Friday, October 17, 2014

More lame sows in pens vs. stalls

The Humane Society of the United States seems to be pushing sows from the frying pan into the fire with its high-profile campaign to ban hog farmers from housing gestating sows in stalls.

French researchers have just found there are more lame sows when they are housed in pens instead of individual stalls.

They say this is a welfare issue and that it’s worse on concrete and slatted floors than in pens bedded with straw.

This is on top of hog farmers' concerns about sows fighting, sometimes quite viscously, when they are grouped in pens. 

The fighting usually settles down within a day or two, but there are lingering social pressures with dominant sows hogging the feed, leaving the more docile, timid and weaker ones without enough to eat.

The French findings come from a study of 108 hog farms in western France.

They looked into four main types of group housing adopted since gestation crates were banned in Europe. They are large groups with electronic feeder station in stable or in dynamic groups; small groups in walk-in lock-in stalls, or partial feeding stalls.

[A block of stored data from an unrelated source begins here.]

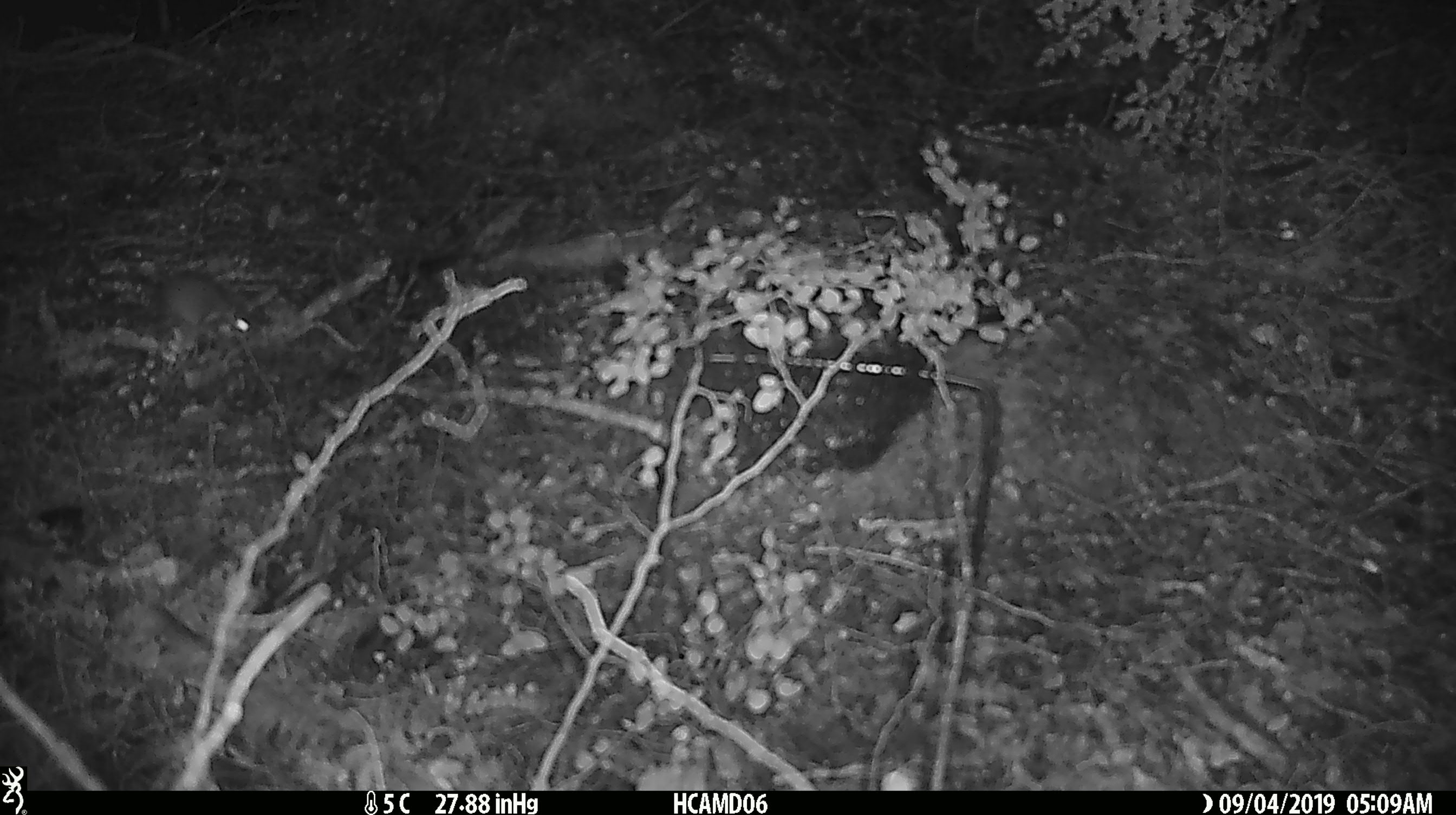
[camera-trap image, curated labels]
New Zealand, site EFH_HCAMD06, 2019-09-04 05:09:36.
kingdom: Animalia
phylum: Chordata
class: Mammalia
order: Rodentia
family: Muridae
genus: Mus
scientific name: Mus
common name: mouse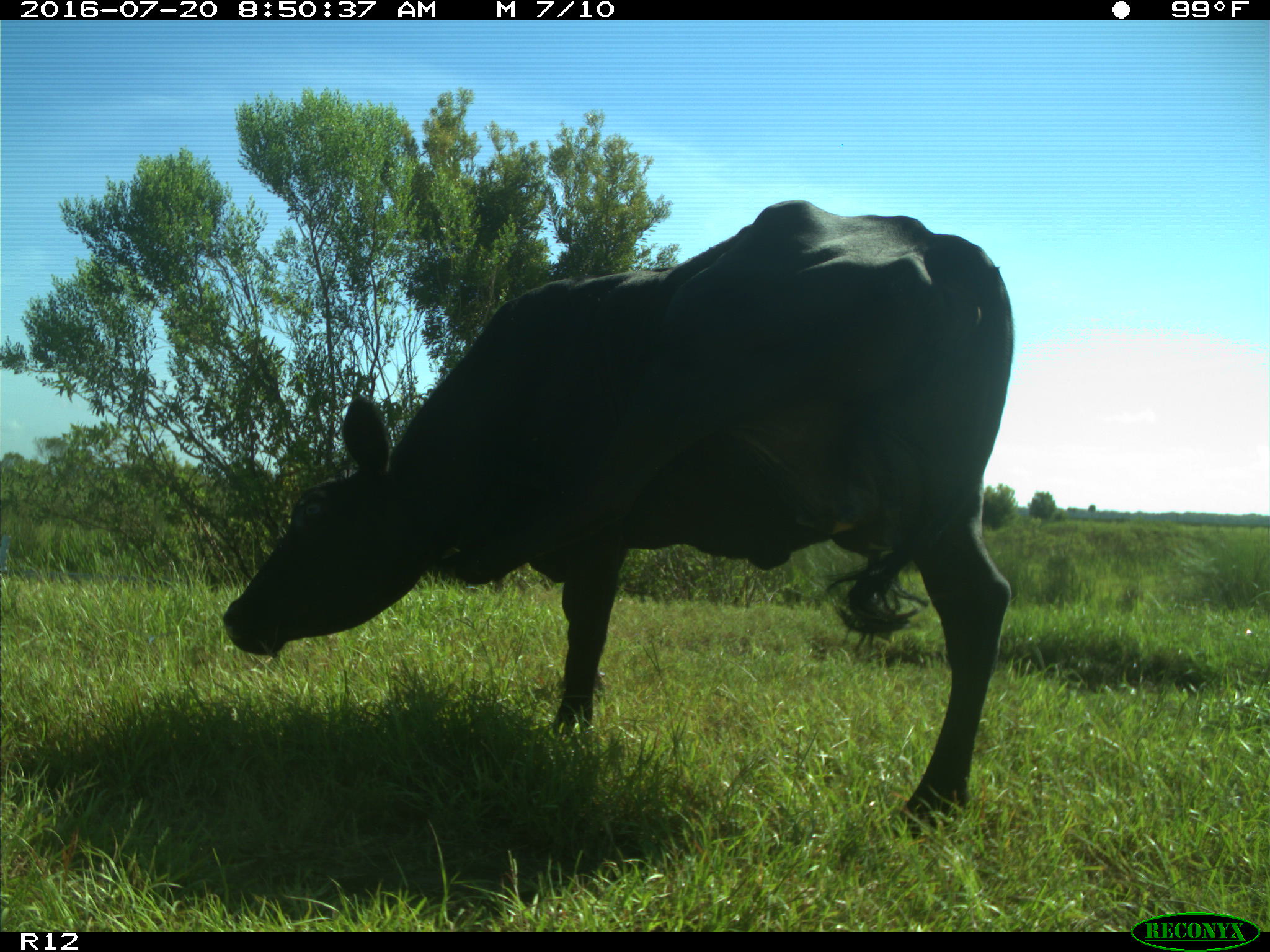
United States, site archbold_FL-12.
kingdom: Animalia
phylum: Chordata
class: Mammalia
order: Artiodactyla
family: Bovidae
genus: Bos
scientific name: Bos taurus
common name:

They checked sows for claw lesions, scored them for lameness and recorded their breeding characteristics.

Lameness was positively correlated with heel lesions and dewclaw lesions.
Walk-in lock-in stalls were found to be the most protective system.

The larger the group, the more leg problems. Also severely restricting diets increased lameness, especially in the later stages of pregnancy.


Lameness issues increase with the larger number of sows for which each worker is responsible.